There is no compulsion in the law to violate your own moral conscience vis a vis the right to life. If you recuse yourself from the burdens of citizenship by refusing to pay taxes because you think it's going to stop abortion, that's your right, so long as you are willing to accept the consequences. But you should be mindful of the larger implications of that action when it no longer works in your favor as a result of someone else's refusal to fund your own health needs for reasons they deem equally valid. This ultimately takes us nowhere. You do not have a moral obligation or a mandate from God to impose your morality on those who choose to exercise a legal right of which you do not approve, no matter how wrong headed, vile or evil you imagine them to be.
Those who do not elect to abort will not be able to dictate terms to those who do, so long as the law grants them the right to do so. The language of the bill is based on the law as it exists, not as you imagine it should be. Do you want to flatten the law to pursue what you perceive is the devil? Do so at your own peril.
Dean,
Liposuction would be "a medical procedure I don't support" (at least from tax funds); abortion is the killing of an innocent human being.
I can truly understand those that have trouble with the church's teaching, but something seems amiss when we put our faith in young Youtube "experts" (Dean's first link) and ignore centuries of popes, bishops, and the strong moral sense of the faithful.

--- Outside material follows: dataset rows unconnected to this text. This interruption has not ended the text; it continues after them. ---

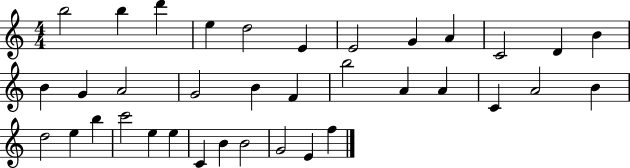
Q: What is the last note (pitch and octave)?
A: F5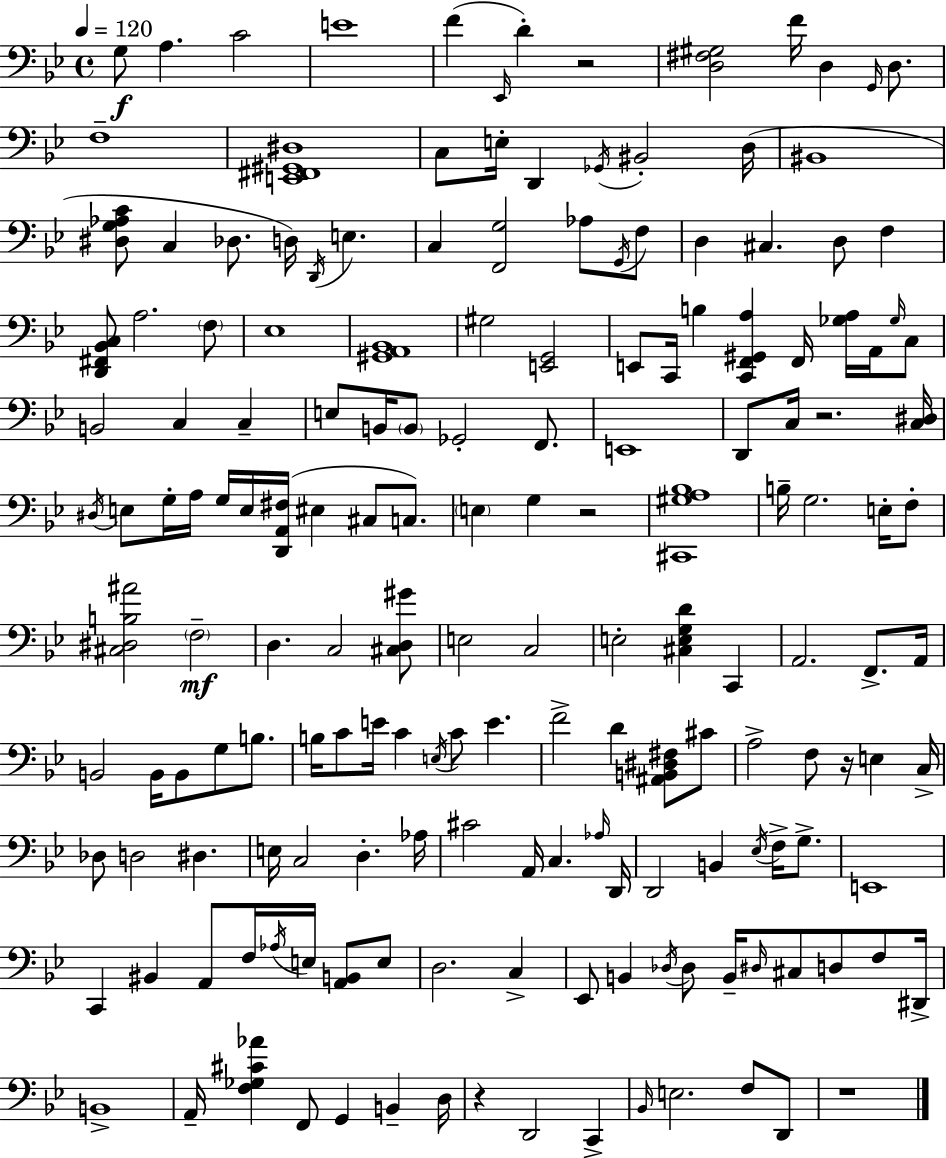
{
  \clef bass
  \time 4/4
  \defaultTimeSignature
  \key g \minor
  \tempo 4 = 120
  g8\f a4. c'2 | e'1 | f'4( \grace { ees,16 } d'4-.) r2 | <d fis gis>2 f'16 d4 \grace { g,16 } d8. | \break f1-- | <e, fis, gis, dis>1 | c8 e16-. d,4 \acciaccatura { ges,16 } bis,2-. | d16( bis,1 | \break <dis g aes c'>8 c4 des8. d16) \acciaccatura { d,16 } e4. | c4 <f, g>2 | aes8 \acciaccatura { g,16 } f8 d4 cis4. d8 | f4 <d, fis, bes, c>8 a2. | \break \parenthesize f8 ees1 | <gis, a, bes,>1 | gis2 <e, g,>2 | e,8 c,16 b4 <c, f, gis, a>4 | \break f,16 <ges a>16 a,16 \grace { ges16 } c8 b,2 c4 | c4-- e8 b,16 \parenthesize b,8 ges,2-. | f,8. e,1 | d,8 c16 r2. | \break <c dis>16 \acciaccatura { dis16 } e8 g16-. a16 g16 e16 <d, a, fis>16( eis4 | cis8 c8.) \parenthesize e4 g4 r2 | <cis, gis a bes>1 | b16-- g2. | \break e16-. f8-. <cis dis b ais'>2 \parenthesize f2--\mf | d4. c2 | <cis d gis'>8 e2 c2 | e2-. <cis e g d'>4 | \break c,4 a,2. | f,8.-> a,16 b,2 b,16 | b,8 g8 b8. b16 c'8 e'16 c'4 \acciaccatura { e16 } | c'8 e'4. f'2-> | \break d'4 <ais, b, dis fis>8 cis'8 a2-> | f8 r16 e4 c16-> des8 d2 | dis4. e16 c2 | d4.-. aes16 cis'2 | \break a,16 c4. \grace { aes16 } d,16 d,2 | b,4 \acciaccatura { ees16 } f16-> g8.-> e,1 | c,4 bis,4 | a,8 f16 \acciaccatura { aes16 } e16 <a, b,>8 e8 d2. | \break c4-> ees,8 b,4 | \acciaccatura { des16 } des8 b,16-- \grace { dis16 } cis8 d8 f8 dis,16-> b,1-> | a,16-- <f ges cis' aes'>4 | f,8 g,4 b,4-- d16 r4 | \break d,2 c,4-> \grace { bes,16 } e2. | f8 d,8 r1 | \bar "|."
}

I like his discussion of false thresholds, and birth is clearly, medically, logically, biologically, and obviously, merely when the child comes out, not the moment at which life is bestowed. But I disagree with him that conception is another false threshold: what happens at that moment is utterly unique, in that reproductive cells containing the father's DNA and the mother's DNA come together to form NEW DNA. And whose DNA is it? It is somebody's DNA. It can't belong to a potential being, for the being already IS.
Conception is the only true threshold, for there is no point during the pregnancy at which a transition from no life to life takes place. Our Youtube friend seems to think that a fetus has rights only when it can think. I know a few adults walking around who don't think much--but I still think taking their lives away would be killing, not a "procedure." We can't base the value of the fetus on his or her abilities or feelings, but rather on his or her existence.
I'm not attempting to make a full argument, and I know it won't get me anywhere anyway. What I'm really saying is: why are thousands of bishops, dozens of popes, millions of faithful of different faiths, and clear biological evidence all eminently IGNORABLE while some enormously intellectually self-righteous Youtube blowhard who seems smart because he uses words like "zygote" trusted implicitly and cited as reference?
By the way, I'm as concerned about a troubled health-care system as much as anyone. I don't believe abortion is health care, millions agree with me, and we merely feel, in spite of whatever merits pending legislation might have, that something utterly unacceptable is being foisted upon us.